Our lives are so connected on social media but offline, we are utterly disconnected from each other and the environment that we live in. In this endless cycle of consumption and hedonism we don’t even pause to understand the problems that plague our own families, friends and our planet. Look at our world today — every day there is a new war in Gaza or Iraq or Syria. News reports are full of crimes of mindless anger and hate based on religion, gender, caste, nationalism or race.

We live in an age of anxiety and fear where we are simultaneously committed to not speaking about how we truly feel and what we can do to make our lives better. Entire lifetimes are spent begrudging parents, or partners or states without once trying to create causes for positive change. We are the children of the flower generation but clearly, we learnt nothing from them, for no longer are we willing to imagine the world as a better place and take action to be there for each other.

If there is anything that I can take from the news of Williams’ suicide is that the happiest faces often mask the greatest sadness. He lived his life trying to make others happy and helping people who were truly desolate. But I think the bravest thing he did was to talk about his struggles with depression and addiction. In several interview he spoke about dealing with periodic bouts of depression and relapse into alcohol abuse, for both of which he sought help frequently. “It’s the same voice thought that…you’re standing at a precipice and you look down, there’s a voice and it’s a little quiet voice that goes, ‘Jump,’” Williams said in an interview on Good Morning America.

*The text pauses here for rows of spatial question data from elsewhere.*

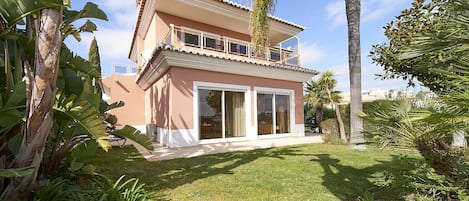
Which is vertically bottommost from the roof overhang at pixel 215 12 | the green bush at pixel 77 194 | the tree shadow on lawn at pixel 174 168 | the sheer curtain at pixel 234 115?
the tree shadow on lawn at pixel 174 168

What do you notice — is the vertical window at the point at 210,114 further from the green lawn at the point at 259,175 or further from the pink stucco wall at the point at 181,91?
the green lawn at the point at 259,175

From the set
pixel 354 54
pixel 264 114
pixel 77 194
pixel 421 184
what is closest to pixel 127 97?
pixel 264 114

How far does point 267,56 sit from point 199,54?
5183 mm

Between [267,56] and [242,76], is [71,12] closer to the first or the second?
[242,76]

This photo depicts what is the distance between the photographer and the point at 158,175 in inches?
251

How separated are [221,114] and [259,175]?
22.7ft

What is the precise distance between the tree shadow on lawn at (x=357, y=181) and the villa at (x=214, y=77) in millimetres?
5377

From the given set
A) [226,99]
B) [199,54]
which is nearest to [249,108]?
[226,99]

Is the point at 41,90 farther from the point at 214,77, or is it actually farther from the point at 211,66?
the point at 214,77

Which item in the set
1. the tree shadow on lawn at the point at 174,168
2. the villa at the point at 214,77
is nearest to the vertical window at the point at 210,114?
the villa at the point at 214,77

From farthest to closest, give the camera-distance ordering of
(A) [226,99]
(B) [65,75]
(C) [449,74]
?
1. (A) [226,99]
2. (B) [65,75]
3. (C) [449,74]

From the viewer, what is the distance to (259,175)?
6.39 meters

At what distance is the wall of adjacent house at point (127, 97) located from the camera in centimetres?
1850

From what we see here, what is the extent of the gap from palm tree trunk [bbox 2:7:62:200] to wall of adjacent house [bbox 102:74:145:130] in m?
15.8
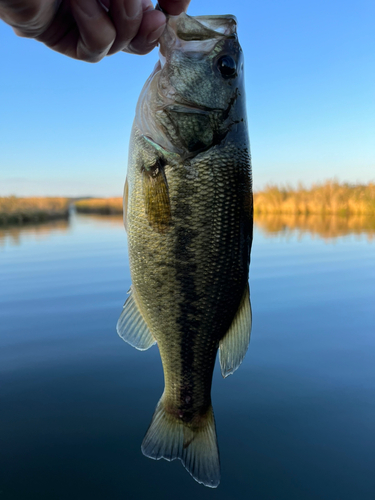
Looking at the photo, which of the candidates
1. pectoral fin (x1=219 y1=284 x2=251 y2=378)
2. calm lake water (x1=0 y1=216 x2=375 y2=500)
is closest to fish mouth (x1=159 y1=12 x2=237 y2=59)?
pectoral fin (x1=219 y1=284 x2=251 y2=378)

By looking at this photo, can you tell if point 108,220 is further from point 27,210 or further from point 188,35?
point 188,35

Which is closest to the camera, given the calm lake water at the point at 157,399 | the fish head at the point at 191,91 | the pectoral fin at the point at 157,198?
the pectoral fin at the point at 157,198

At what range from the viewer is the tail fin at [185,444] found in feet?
6.10

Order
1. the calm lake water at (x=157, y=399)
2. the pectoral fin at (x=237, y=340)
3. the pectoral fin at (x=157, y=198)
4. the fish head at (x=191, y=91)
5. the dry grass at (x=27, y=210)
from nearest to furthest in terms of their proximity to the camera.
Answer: the pectoral fin at (x=157, y=198)
the fish head at (x=191, y=91)
the pectoral fin at (x=237, y=340)
the calm lake water at (x=157, y=399)
the dry grass at (x=27, y=210)

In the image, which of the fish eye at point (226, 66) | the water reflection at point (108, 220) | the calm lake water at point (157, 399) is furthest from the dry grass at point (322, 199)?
the fish eye at point (226, 66)

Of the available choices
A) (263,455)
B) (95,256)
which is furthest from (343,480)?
(95,256)

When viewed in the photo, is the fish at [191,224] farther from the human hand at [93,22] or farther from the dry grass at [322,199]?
the dry grass at [322,199]

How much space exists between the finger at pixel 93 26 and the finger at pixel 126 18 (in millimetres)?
35

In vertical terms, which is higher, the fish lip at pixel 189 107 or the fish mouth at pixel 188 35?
the fish mouth at pixel 188 35

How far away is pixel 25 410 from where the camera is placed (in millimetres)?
4617

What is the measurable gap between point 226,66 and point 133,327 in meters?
1.54

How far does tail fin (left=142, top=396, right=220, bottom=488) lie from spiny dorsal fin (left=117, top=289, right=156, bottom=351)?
0.42 meters

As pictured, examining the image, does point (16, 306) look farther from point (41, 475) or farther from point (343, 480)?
point (343, 480)

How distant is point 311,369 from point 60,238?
17.8 meters
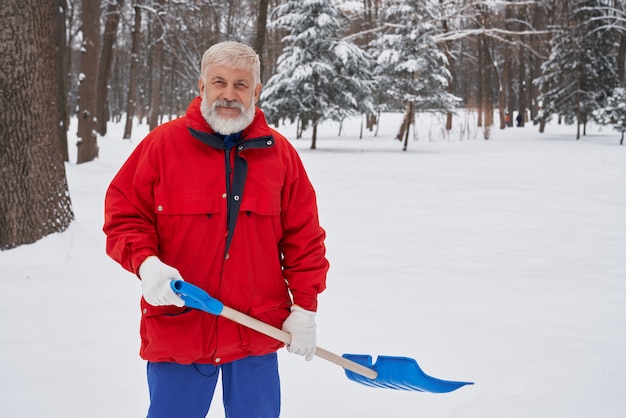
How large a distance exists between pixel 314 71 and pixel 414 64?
3.76m

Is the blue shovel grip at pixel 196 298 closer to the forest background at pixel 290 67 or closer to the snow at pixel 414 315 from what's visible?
the snow at pixel 414 315

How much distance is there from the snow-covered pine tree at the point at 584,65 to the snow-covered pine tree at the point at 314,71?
10.9 metres

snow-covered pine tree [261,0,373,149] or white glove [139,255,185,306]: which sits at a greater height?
snow-covered pine tree [261,0,373,149]

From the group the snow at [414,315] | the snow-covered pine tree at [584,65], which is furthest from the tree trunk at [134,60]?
the snow-covered pine tree at [584,65]

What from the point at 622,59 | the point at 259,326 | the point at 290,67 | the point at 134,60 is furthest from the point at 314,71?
the point at 259,326

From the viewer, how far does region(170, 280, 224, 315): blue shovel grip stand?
66.5 inches

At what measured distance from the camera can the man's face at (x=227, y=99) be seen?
190cm

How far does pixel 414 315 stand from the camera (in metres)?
4.36

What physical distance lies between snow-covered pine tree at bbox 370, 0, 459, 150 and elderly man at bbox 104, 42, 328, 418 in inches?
740

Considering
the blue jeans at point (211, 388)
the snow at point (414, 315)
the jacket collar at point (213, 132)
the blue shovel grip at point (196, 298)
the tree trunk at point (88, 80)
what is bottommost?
the snow at point (414, 315)

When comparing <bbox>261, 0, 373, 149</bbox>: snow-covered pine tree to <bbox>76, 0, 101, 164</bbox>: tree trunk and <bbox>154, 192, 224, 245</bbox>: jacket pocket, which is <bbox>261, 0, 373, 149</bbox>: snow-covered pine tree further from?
<bbox>154, 192, 224, 245</bbox>: jacket pocket

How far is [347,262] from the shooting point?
5910 millimetres

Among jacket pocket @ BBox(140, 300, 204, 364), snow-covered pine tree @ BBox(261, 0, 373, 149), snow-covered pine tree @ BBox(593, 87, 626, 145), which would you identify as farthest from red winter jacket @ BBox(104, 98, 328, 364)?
snow-covered pine tree @ BBox(593, 87, 626, 145)

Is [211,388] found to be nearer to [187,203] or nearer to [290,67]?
[187,203]
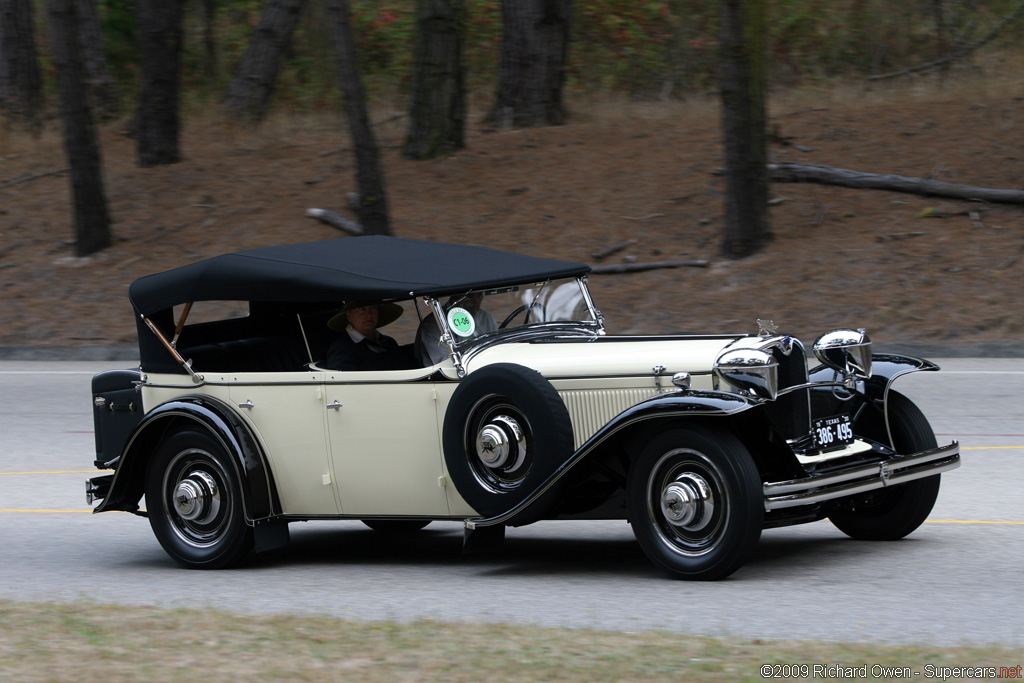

If we struggle through something, you must talk about it. I struggled with depression and continue to suffer from an anxiety disorder. By speaking about it I realised that several of my friends deal with the same issues and knowing that there is a community and support system out there that understands exactly what I go through has helped me immensely. That’s why its so important that if we were ever in a dark place in our heads which it tooks us years to get out of, we share it with the people around us. Because the best way you can help someone is to show them that what you were able to find a way out of it.